**Consigna:** Reproduce íntegramente el texto sobre la pólvora, sin alterar ninguna palabra ni signo.

**Texto proporcionado:**

==================================================

Tiene su encanto, la pólvora, pero el precio es muy alto. No quiero saber el número de quemados en Colombia anoche en el alumbrado. Y pienso que ya no estamos para eso. A mí me gustaba, no lo voy a negar, me encantaba, hace mucho tiempo. Aunque era igual de peligrosa o peor que ahora, era normal, casi obligatorio, echar pólvora en diciembre, y que sonara bien duro. Eso ya no. Es verdad que el mundo entero celebra con espectaculares fuegos artificiales, New York, Sidney, Pekín, todos se besan a las 12 bajo el cielo iluminado, el espectáculo es sensacional, pero si no sonara. Si es manejado por profesionales -que de todas maneras corren riesgos- el que quiera celebrar en la calle mirando para el cielo, que lo haga, y el que no quiera no tiene por qué estremecerse con el ruido de otros. El que no le gusta la pólvora se queda en la casa frente a la chimenea viendo fuego real, con su familia y sus mascotas, si quiere. Pero no tiene por qué vivir esta tragedia de tener amigos fieles y pensar que hasta se pueden morir con esas explosiones tan salvajes. Y es que a los animales no vale explicarles. Cuando hay tormenta, no entienden que es la naturaleza embravecida, menos van a entender cuando explotan los voladores, que es la gente, quemando plata.

==================================================

Extracto de un conjunto de datos:
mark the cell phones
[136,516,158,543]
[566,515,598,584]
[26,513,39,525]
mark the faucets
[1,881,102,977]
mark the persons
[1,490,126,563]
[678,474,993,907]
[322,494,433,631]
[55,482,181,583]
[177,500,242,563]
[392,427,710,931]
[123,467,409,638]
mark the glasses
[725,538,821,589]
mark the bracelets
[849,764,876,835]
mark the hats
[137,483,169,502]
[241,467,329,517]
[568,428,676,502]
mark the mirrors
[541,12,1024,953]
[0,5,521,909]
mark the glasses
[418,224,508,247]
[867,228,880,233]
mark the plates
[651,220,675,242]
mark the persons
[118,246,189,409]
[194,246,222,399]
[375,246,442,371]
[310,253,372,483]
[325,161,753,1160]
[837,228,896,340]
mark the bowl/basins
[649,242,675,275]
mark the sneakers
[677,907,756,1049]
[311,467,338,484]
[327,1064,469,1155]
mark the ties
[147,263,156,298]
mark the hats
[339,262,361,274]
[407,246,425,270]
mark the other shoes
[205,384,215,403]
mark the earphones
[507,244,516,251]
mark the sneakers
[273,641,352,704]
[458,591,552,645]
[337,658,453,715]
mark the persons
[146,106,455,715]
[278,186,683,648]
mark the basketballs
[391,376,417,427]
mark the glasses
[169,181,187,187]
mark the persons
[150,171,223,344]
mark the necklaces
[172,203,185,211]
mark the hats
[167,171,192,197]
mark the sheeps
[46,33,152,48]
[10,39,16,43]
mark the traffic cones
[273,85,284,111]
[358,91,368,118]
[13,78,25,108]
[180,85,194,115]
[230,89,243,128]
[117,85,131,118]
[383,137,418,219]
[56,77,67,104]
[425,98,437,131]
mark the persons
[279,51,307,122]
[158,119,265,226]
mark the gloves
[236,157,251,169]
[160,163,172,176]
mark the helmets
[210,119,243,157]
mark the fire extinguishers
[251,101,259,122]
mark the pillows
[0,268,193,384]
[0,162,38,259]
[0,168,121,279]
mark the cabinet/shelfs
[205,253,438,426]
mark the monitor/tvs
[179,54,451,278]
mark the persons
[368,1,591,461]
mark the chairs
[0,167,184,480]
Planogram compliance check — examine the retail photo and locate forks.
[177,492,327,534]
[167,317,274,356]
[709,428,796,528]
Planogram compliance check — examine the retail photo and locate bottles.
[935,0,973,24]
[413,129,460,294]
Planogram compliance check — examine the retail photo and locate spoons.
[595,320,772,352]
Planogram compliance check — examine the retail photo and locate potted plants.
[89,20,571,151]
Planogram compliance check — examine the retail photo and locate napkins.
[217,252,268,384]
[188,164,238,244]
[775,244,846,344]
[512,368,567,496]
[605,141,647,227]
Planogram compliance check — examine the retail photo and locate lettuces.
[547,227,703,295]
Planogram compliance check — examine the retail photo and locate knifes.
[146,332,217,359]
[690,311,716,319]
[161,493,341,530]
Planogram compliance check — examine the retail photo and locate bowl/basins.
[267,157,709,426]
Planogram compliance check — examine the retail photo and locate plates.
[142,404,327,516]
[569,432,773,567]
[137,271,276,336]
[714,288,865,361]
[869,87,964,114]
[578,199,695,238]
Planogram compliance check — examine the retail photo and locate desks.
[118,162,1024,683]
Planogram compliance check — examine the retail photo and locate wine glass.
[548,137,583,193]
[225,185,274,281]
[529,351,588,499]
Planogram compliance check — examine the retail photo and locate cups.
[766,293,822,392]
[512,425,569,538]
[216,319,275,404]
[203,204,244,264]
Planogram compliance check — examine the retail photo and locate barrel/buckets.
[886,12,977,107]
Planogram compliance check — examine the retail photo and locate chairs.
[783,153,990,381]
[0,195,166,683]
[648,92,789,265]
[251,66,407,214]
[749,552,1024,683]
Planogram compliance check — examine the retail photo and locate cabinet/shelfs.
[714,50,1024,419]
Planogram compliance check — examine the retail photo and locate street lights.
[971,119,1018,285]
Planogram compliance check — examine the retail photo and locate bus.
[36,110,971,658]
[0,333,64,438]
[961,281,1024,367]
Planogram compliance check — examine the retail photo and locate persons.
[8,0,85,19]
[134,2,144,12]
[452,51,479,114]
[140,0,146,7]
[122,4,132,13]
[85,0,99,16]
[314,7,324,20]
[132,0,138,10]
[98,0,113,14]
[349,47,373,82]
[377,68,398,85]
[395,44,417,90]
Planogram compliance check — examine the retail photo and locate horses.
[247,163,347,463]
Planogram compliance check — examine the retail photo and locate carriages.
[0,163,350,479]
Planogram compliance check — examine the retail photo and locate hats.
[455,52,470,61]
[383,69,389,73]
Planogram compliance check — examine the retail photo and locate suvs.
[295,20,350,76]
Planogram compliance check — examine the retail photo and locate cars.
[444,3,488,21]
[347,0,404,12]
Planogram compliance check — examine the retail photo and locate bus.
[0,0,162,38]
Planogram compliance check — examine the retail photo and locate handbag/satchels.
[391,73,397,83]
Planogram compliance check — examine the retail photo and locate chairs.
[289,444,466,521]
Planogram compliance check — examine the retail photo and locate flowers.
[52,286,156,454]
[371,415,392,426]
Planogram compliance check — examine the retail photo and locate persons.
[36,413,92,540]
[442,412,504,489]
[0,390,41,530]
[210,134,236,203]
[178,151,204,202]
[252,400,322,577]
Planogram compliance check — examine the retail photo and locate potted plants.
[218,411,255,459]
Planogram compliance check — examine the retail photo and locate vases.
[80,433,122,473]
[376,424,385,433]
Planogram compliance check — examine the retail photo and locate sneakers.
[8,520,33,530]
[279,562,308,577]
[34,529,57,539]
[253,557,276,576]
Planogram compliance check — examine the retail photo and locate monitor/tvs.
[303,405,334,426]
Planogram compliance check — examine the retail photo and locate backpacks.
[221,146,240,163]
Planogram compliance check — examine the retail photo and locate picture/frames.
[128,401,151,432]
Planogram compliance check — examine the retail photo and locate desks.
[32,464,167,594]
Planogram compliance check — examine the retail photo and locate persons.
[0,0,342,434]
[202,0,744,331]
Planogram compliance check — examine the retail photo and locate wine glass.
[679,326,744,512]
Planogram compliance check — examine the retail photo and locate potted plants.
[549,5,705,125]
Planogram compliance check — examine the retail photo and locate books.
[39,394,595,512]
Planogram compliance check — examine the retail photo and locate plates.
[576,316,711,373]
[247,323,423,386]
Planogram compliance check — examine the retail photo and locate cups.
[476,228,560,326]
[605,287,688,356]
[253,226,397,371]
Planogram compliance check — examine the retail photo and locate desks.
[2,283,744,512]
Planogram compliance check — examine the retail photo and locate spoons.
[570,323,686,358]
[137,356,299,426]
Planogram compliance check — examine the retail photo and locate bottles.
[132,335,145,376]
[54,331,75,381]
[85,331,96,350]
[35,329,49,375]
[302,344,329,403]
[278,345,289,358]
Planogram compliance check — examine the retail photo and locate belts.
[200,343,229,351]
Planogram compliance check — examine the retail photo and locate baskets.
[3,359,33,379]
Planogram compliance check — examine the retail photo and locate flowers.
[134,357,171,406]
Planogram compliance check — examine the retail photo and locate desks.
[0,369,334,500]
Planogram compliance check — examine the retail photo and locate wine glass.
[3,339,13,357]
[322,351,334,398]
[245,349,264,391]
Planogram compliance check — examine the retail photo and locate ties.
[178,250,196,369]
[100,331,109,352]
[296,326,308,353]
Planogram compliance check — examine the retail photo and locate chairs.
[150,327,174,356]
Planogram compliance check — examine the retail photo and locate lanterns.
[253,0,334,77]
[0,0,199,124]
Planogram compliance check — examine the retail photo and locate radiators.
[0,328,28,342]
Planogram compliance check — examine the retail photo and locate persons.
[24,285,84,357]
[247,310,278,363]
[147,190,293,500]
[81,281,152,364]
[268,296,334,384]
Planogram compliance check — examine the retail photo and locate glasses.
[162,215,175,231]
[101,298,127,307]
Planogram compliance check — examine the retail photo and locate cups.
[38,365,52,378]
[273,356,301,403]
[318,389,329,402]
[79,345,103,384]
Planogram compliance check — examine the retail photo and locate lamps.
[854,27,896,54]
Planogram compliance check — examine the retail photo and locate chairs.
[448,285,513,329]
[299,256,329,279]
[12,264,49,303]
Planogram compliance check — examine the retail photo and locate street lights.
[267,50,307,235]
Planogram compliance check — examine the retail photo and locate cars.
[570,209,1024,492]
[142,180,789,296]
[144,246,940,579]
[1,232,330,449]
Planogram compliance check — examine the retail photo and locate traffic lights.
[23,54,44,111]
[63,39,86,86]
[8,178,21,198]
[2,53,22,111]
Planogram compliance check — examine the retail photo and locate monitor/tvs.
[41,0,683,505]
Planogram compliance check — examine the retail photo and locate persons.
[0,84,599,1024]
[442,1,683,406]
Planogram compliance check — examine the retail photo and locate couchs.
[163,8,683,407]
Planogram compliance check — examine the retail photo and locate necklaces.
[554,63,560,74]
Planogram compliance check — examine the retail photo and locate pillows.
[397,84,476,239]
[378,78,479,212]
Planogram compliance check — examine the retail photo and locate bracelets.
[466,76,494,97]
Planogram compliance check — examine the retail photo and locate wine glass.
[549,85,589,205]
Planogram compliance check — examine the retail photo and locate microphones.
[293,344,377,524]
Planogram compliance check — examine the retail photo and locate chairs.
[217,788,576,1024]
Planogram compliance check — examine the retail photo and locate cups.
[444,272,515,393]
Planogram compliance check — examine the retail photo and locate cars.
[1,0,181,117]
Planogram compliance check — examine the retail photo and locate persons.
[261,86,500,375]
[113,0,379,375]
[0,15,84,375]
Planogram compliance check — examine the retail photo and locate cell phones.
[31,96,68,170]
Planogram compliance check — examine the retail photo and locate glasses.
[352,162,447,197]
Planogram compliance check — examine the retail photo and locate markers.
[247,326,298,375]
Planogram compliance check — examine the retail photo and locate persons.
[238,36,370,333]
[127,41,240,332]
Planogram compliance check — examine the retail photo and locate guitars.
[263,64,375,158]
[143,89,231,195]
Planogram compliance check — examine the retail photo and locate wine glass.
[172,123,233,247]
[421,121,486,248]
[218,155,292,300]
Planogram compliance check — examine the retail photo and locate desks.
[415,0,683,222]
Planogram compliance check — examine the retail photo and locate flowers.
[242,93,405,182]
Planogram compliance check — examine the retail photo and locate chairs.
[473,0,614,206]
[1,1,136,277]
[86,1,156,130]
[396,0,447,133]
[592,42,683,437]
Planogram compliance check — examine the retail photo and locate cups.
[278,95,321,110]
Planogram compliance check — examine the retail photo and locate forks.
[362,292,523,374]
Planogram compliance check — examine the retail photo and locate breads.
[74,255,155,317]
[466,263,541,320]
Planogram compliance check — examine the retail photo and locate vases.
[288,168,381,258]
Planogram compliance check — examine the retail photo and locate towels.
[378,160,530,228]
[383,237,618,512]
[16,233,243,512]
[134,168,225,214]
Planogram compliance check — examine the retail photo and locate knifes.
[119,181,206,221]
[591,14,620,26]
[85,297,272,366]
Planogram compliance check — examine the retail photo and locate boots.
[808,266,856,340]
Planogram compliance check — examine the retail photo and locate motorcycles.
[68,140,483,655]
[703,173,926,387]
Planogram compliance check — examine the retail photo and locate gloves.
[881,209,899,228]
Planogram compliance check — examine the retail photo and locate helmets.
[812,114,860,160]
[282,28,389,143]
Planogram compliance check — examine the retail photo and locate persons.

==================================================

**Solución:**
Tiene su encanto, la pólvora, pero el precio es muy alto. No quiero saber el número de quemados en Colombia anoche en el alumbrado. Y pienso que ya no estamos para eso. A mí me gustaba, no lo voy a negar, me encantaba, hace mucho tiempo. Aunque era igual de peligrosa o peor que ahora, era normal, casi obligatorio, echar pólvora en diciembre, y que sonara bien duro. Eso ya no. Es verdad que el mundo entero celebra con espectaculares fuegos artificiales, New York, Sidney, Pekín, todos se besan a las 12 bajo el cielo iluminado, el espectáculo es sensacional, pero si no sonara. Si es manejado por profesionales -que de todas maneras corren riesgos- el que quiera celebrar en la calle mirando para el cielo, que lo haga, y el que no quiera no tiene por qué estremecerse con el ruido de otros. El que no le gusta la pólvora se queda en la casa frente a la chimenea viendo fuego real, con su familia y sus mascotas, si quiere. Pero no tiene por qué vivir esta tragedia de tener amigos fieles y pensar que hasta se pueden morir con esas explosiones tan salvajes. Y es que a los animales no vale explicarles. Cuando hay tormenta, no entienden que es la naturaleza embravecida, menos van a entender cuando explotan los voladores, que es la gente, quemando plata.